Will Modern Technology Overwhelm The Canyon Man?
Nowadays, it’s pretty much a given that we have entered what can only be considered the modern age (though the so-called ‘modern age’ supposedly started in 1700). In fact, modernity is everywhere one cares to look, and even the Amish are getting in on the act, putting new ultralight horseshoes on their animals that promise 50 miles per bag of oats, at minimum.
All kidding aside about the Amish, it’s still a fact that there’s one guy running around — who last updated his wardrobe when Dick Clark was a swinging young man fresh from Philadelphia — around the neighborhood. Call him ‘Canyon Man, ‘ and make sure to also call him a mechanic to help him repair the 40-year-old heap in front of his house he refuses to part with, even to the point of wanting to be buried in it.
Now why Mr. Canyon Man is still sporting a leather watch band that probably came off the back of some poor animal who didn’t quite live up to expectations back in 1902 is a definite question for the ages, but the fact is he’s out there supporting it and will never consider what futurists refer to as ‘digital watches’ and what most people refer to as just a ‘watch’ nowadays.
This man is also completely horrified by the thought of looking at any sort of television that doesn’t come wrapped in a huge wooden console that probably was made from the oak timbers of a Revolutionary war-era sailing ship that once carried John Paul Jones around, with an equally elderly picture tube, to boot. It’s kind of disquieting to think of this, though it’s also very true.

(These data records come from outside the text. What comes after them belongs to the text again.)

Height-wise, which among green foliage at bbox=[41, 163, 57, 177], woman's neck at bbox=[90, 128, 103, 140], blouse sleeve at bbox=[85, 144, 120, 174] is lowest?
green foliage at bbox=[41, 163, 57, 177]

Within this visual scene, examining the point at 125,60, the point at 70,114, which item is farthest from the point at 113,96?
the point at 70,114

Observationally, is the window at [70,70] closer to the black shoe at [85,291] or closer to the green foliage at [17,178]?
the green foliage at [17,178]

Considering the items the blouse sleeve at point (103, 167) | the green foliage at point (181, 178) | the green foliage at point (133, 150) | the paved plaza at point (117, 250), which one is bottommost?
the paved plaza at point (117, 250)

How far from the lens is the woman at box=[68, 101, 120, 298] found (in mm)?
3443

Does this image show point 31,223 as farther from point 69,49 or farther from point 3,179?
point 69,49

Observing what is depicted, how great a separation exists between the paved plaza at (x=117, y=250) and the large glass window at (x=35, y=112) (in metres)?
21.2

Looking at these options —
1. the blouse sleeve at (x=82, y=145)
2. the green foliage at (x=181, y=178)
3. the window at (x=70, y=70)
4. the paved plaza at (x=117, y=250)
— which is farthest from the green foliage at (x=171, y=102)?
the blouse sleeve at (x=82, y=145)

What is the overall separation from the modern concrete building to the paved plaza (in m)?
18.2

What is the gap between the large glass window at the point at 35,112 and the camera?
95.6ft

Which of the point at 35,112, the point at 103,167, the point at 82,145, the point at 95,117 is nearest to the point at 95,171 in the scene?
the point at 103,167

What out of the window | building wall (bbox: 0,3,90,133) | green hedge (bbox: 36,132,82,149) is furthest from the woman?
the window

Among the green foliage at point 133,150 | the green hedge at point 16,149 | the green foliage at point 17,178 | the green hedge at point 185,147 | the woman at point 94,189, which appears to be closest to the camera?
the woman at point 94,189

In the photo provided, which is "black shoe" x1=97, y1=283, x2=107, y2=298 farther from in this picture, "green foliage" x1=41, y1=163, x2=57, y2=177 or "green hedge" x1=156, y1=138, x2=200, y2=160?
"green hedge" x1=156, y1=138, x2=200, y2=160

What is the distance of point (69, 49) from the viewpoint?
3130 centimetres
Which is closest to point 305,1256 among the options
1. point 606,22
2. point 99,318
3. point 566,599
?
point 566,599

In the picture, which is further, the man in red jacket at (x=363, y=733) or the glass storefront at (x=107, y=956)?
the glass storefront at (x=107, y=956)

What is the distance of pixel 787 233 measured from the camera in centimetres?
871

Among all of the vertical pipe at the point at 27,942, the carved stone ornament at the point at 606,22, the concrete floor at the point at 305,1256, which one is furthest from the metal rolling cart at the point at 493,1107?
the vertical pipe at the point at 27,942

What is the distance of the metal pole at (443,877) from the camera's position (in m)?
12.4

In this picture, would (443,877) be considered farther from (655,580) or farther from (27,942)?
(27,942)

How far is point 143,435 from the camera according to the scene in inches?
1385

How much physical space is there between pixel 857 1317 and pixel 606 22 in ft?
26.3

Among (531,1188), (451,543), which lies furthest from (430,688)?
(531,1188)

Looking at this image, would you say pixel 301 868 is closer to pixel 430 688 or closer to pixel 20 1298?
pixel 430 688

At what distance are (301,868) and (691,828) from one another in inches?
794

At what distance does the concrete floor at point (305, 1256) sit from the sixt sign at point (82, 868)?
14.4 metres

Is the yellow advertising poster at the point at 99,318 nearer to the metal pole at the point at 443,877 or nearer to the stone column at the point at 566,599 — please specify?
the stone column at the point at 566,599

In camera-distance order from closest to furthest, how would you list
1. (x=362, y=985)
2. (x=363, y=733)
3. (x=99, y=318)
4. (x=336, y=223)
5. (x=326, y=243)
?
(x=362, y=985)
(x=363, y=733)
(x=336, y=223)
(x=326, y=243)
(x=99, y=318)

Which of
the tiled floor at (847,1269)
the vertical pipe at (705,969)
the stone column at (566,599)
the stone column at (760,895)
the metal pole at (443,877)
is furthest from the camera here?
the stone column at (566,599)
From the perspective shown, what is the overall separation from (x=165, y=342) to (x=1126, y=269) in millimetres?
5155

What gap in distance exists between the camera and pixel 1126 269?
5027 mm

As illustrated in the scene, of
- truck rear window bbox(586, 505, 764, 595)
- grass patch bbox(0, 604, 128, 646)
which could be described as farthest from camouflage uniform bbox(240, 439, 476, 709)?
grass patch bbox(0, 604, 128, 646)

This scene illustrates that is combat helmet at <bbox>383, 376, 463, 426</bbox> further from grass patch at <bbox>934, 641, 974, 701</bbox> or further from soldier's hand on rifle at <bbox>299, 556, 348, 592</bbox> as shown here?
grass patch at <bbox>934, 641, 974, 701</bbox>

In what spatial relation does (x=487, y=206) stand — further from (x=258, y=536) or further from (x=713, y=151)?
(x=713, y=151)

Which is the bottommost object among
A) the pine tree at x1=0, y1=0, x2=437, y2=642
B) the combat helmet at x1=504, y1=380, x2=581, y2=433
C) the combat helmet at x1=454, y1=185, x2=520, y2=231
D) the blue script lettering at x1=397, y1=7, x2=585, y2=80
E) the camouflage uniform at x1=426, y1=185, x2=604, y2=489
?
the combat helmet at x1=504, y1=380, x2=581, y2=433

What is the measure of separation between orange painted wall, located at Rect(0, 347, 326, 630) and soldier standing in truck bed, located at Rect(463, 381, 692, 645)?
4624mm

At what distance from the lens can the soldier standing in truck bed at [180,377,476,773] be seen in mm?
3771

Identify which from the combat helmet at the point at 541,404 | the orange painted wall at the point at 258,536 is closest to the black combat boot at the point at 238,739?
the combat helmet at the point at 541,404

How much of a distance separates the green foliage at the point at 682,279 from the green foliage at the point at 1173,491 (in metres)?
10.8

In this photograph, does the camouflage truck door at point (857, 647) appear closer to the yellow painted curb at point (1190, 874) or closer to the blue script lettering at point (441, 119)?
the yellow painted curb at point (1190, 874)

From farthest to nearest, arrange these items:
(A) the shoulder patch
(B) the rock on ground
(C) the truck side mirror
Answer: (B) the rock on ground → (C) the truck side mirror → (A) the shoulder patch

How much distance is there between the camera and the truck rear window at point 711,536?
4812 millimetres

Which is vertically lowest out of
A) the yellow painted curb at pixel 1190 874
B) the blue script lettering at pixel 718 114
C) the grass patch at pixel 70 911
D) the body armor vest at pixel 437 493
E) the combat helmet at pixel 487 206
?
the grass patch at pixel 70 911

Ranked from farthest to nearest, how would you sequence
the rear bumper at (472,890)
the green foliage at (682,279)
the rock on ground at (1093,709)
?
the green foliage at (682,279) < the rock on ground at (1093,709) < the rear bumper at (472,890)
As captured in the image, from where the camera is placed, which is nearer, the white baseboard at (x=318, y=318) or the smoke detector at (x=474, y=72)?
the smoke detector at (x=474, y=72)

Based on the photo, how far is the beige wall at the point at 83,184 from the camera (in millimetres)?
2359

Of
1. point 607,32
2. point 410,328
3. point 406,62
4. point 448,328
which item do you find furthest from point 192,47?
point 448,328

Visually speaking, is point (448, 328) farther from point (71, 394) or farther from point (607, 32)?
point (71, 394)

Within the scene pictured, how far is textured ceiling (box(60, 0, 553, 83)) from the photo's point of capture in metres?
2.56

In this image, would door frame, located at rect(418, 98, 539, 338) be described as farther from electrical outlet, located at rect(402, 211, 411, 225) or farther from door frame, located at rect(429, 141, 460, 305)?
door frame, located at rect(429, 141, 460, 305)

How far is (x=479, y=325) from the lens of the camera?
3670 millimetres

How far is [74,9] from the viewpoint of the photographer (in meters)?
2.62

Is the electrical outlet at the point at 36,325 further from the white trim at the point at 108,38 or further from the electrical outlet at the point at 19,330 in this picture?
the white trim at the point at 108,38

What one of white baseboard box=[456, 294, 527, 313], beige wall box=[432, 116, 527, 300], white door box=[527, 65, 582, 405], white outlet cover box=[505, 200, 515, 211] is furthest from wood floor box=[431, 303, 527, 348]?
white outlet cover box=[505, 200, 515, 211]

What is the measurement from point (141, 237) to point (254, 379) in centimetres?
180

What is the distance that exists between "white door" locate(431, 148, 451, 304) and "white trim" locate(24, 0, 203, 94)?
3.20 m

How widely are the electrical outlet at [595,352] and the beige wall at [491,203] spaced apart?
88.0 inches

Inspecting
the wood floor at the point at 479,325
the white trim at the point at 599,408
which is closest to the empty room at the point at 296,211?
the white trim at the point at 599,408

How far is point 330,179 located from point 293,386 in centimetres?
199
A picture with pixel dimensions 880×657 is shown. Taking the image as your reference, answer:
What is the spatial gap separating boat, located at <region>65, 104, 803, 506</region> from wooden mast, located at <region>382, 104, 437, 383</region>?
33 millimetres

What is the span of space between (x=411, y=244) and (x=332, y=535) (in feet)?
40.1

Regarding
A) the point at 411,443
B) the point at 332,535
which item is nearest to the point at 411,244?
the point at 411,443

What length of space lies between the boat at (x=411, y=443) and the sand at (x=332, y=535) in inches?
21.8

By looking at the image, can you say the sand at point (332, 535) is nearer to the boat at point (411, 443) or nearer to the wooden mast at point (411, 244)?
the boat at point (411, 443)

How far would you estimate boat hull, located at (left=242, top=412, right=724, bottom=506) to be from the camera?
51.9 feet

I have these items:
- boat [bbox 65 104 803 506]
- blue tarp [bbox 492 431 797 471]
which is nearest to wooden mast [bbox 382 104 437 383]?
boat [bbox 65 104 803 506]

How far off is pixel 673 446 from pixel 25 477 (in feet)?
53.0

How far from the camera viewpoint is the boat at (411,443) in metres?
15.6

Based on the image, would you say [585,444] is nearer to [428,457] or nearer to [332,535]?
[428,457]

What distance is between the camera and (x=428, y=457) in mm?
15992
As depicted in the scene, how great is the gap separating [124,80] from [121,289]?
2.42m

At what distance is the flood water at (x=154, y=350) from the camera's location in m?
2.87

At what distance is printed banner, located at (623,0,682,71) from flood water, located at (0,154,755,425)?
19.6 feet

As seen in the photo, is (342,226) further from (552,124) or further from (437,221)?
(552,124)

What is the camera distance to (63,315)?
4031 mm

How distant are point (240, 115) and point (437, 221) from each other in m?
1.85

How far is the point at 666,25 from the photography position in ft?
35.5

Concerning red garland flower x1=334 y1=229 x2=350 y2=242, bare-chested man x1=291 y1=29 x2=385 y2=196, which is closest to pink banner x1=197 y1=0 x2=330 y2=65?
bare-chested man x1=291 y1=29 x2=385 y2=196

It will be a fair bet — in fact, this kind of bet should be taken all the way to the bank — that Canyon Man won’t be coming anywhere near something like a custom LCD television at anytime in the near or far future. He also probably has never heard the words ‘DVD player’ (let alone ‘VCR’) in his life without uttering a string of profanities once those words had hit his auditory sensory organs, otherwise known as ‘ears.’
What is this man going to do when he is forced to confront the fact that TV is no longer beamed over the airwaves in the analog world? Will he become a ‘New Age Digital Man’ or will he refuse to give in to the inevitable when it comes to a new television and the LED backlight technology that makes one so slim that he would be afraid to approach it for fear that aliens would kidnap his brain?
For those standing on the sidelines — fully ensconced in all things digital and wondering why Canyon Man continues to tilt at his imaginary windmills — take comfort in knowing that he is out there acting somewhat like a canary in a coal mine, sitting in his 40-year-old beater mobile and sporting his studio 54 leisure suits. If aliens ever decide to baffle us through digital waves, he’ll be there to warn us that they’re on to us, and that’s a fairly comforting thought, it must be admitted.